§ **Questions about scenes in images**
________________________________________
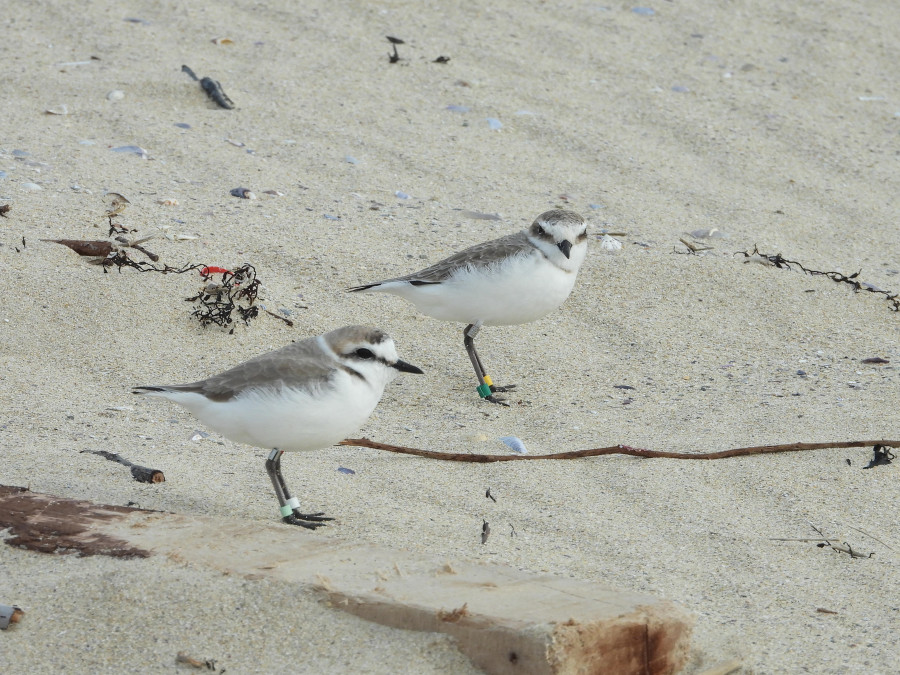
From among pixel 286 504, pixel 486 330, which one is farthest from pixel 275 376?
pixel 486 330

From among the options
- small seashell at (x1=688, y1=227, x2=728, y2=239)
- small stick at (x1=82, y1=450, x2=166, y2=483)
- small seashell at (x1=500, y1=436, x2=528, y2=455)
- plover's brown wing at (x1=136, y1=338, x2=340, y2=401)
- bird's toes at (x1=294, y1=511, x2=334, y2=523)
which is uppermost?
plover's brown wing at (x1=136, y1=338, x2=340, y2=401)

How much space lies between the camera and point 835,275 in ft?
23.6

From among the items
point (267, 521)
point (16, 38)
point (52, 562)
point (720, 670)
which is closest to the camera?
point (720, 670)

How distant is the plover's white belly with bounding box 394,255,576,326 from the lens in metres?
5.94

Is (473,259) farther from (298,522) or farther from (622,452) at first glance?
(298,522)

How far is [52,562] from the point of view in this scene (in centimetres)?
346

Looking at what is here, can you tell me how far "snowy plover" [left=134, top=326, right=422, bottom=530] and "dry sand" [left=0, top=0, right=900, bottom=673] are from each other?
0.34m

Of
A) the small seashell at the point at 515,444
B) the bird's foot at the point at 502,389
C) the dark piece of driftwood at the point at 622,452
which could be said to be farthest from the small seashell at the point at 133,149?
the small seashell at the point at 515,444

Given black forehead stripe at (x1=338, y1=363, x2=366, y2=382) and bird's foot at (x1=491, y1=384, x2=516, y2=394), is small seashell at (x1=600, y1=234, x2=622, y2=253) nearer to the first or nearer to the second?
bird's foot at (x1=491, y1=384, x2=516, y2=394)

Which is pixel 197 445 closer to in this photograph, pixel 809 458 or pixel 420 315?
pixel 420 315

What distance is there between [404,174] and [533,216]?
1.00 metres

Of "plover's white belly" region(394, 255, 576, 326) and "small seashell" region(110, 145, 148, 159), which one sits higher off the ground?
"plover's white belly" region(394, 255, 576, 326)

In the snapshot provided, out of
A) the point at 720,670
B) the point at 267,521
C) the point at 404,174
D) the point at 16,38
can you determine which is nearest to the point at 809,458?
the point at 720,670

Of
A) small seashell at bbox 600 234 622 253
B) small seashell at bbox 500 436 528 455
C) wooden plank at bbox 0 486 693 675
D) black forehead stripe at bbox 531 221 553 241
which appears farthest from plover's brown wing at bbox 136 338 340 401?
small seashell at bbox 600 234 622 253
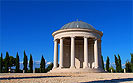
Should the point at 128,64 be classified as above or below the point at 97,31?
below

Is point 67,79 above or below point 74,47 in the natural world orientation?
below

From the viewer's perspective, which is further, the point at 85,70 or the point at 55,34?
the point at 55,34

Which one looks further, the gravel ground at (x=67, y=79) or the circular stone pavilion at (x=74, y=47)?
the circular stone pavilion at (x=74, y=47)

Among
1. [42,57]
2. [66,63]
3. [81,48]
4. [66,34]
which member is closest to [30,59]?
[42,57]

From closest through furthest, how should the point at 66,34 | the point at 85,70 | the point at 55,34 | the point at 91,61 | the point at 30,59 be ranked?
the point at 85,70 → the point at 66,34 → the point at 55,34 → the point at 91,61 → the point at 30,59

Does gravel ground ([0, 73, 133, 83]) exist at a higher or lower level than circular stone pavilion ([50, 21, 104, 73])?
lower

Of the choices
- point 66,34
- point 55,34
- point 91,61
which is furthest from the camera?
point 91,61

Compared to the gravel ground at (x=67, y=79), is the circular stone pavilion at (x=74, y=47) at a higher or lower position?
higher

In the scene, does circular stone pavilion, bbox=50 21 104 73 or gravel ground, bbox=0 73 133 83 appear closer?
gravel ground, bbox=0 73 133 83

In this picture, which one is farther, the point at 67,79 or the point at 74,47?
the point at 74,47

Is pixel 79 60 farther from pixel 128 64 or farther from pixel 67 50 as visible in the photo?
pixel 128 64

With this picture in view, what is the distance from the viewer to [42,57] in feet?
217

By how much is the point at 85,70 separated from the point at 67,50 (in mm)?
17122

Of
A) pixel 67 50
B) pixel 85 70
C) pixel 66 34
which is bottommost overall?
pixel 85 70
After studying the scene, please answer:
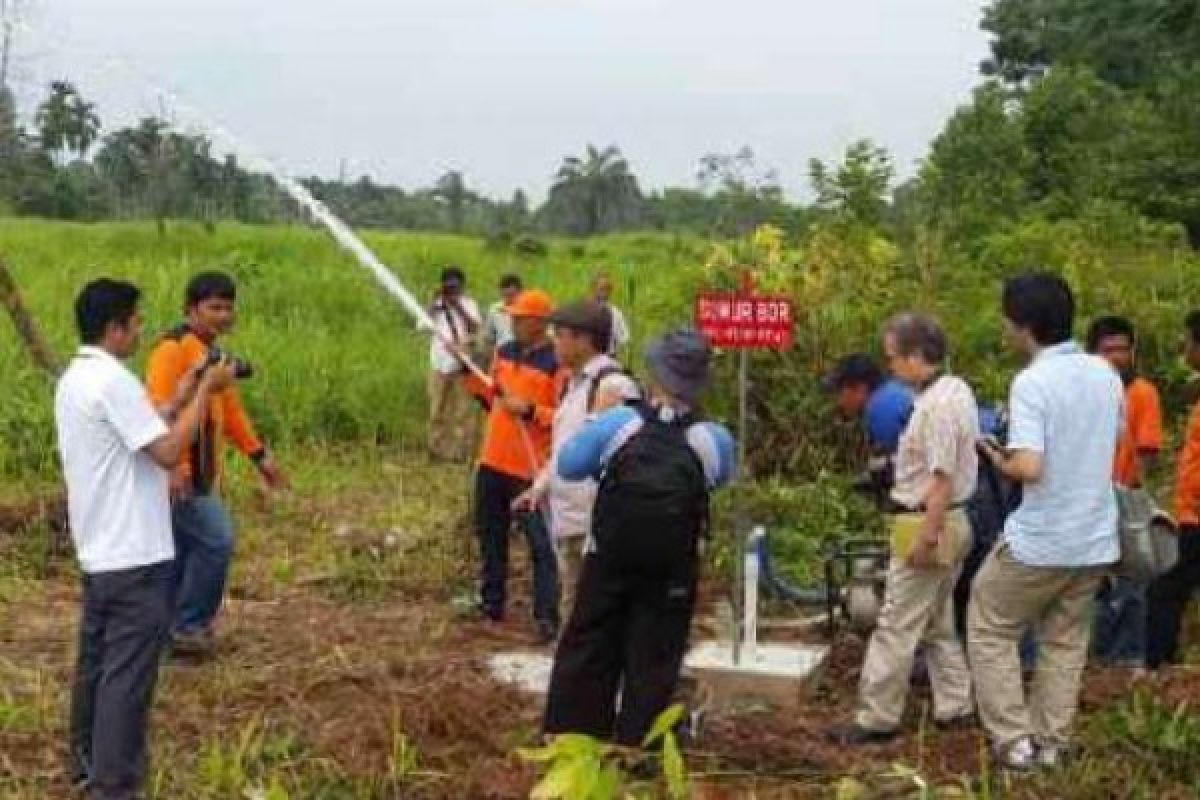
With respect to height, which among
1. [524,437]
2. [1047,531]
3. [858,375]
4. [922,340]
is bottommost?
________________________________________
§ **REQUIRED WORK**
Give every record again exactly, apart from the pictures, which stay out.

§ **TASK ANSWER**
From among pixel 286 504, pixel 486 330, which one is farthest from pixel 275 376?
pixel 486 330

From among the options
- small seashell at (x1=688, y1=227, x2=728, y2=239)
- small stick at (x1=82, y1=450, x2=166, y2=483)
- small seashell at (x1=500, y1=436, x2=528, y2=455)
- plover's brown wing at (x1=136, y1=338, x2=340, y2=401)
- bird's toes at (x1=294, y1=511, x2=334, y2=523)
which is uppermost?
plover's brown wing at (x1=136, y1=338, x2=340, y2=401)

How much space lies between the camera and point 835,275 in ft?
23.6

From among the items
point (267, 521)
point (16, 38)
point (52, 562)
point (720, 670)
which is closest to the camera?
point (720, 670)

How distant is the plover's white belly with bounding box 394,255,576,326 from the lens in metres?
5.94

Is (473,259) farther from (298,522) or farther from (622,452) at first glance?
(298,522)

How far is [52,562] from the point of view in this scene (in centimetres)?
346

Looking at what is here, can you tell me how far "snowy plover" [left=134, top=326, right=422, bottom=530] and "dry sand" [left=0, top=0, right=900, bottom=673] are from each other?
0.34m

Of
A) the small seashell at the point at 515,444
B) the bird's foot at the point at 502,389
C) the dark piece of driftwood at the point at 622,452
which could be said to be farthest from the small seashell at the point at 133,149?
the small seashell at the point at 515,444

Given black forehead stripe at (x1=338, y1=363, x2=366, y2=382) and bird's foot at (x1=491, y1=384, x2=516, y2=394), is small seashell at (x1=600, y1=234, x2=622, y2=253) nearer to the first or nearer to the second?
bird's foot at (x1=491, y1=384, x2=516, y2=394)

Which is pixel 197 445 closer to in this photograph, pixel 809 458 or pixel 420 315?
pixel 420 315

What distance is there between [404,174] and [533,216]?
1.00 metres

Of "plover's white belly" region(394, 255, 576, 326) and "small seashell" region(110, 145, 148, 159), which one sits higher off the ground?
"plover's white belly" region(394, 255, 576, 326)

In the snapshot provided, out of
A) the point at 720,670
B) the point at 267,521
C) the point at 404,174
D) the point at 16,38
can you determine which is nearest to the point at 809,458?
the point at 720,670

Of
A) small seashell at bbox 600 234 622 253
B) small seashell at bbox 500 436 528 455
C) wooden plank at bbox 0 486 693 675
D) black forehead stripe at bbox 531 221 553 241
which appears farthest from plover's brown wing at bbox 136 338 340 401?
small seashell at bbox 600 234 622 253
Should the point at 128,64 be classified as above or below the point at 97,31?
below

Is point 67,79 above or below point 74,47 in the natural world orientation?
below

From the viewer's perspective, which is further, the point at 85,70 or the point at 55,34?
the point at 55,34

Which one looks further, the gravel ground at (x=67, y=79) or the circular stone pavilion at (x=74, y=47)?
the circular stone pavilion at (x=74, y=47)

Among
1. [42,57]
2. [66,63]
3. [81,48]
4. [66,34]
which member is closest to [30,59]?
[42,57]

From closest through furthest, how should the point at 66,34 | the point at 85,70 | the point at 55,34 | the point at 91,61 | the point at 30,59 be ranked?
the point at 85,70 → the point at 66,34 → the point at 55,34 → the point at 91,61 → the point at 30,59

Does gravel ground ([0, 73, 133, 83]) exist at a higher or lower level than circular stone pavilion ([50, 21, 104, 73])?
lower

Of the choices
- point 66,34
- point 55,34
- point 91,61
which is furthest from the camera?
point 91,61

Compared to the gravel ground at (x=67, y=79), is the circular stone pavilion at (x=74, y=47) at a higher or lower position?
higher

In the scene, does circular stone pavilion, bbox=50 21 104 73 or gravel ground, bbox=0 73 133 83 appear closer?
gravel ground, bbox=0 73 133 83

In this picture, which one is farther, the point at 67,79 or the point at 74,47?
the point at 74,47

Is pixel 79 60 farther from pixel 128 64 or farther from pixel 67 50 as visible in the photo?
pixel 128 64

With this picture in view, what is the distance from the viewer to [42,57] in feet?
217

By how much is the point at 85,70 separated from the point at 67,50 (in mm)?
17122

Of
A) pixel 67 50
B) pixel 85 70
C) pixel 66 34
which is bottommost overall?
pixel 85 70
After studying the scene, please answer:
With respect to height, which among
1. [524,437]
2. [1047,531]
3. [858,375]
4. [922,340]
is bottommost?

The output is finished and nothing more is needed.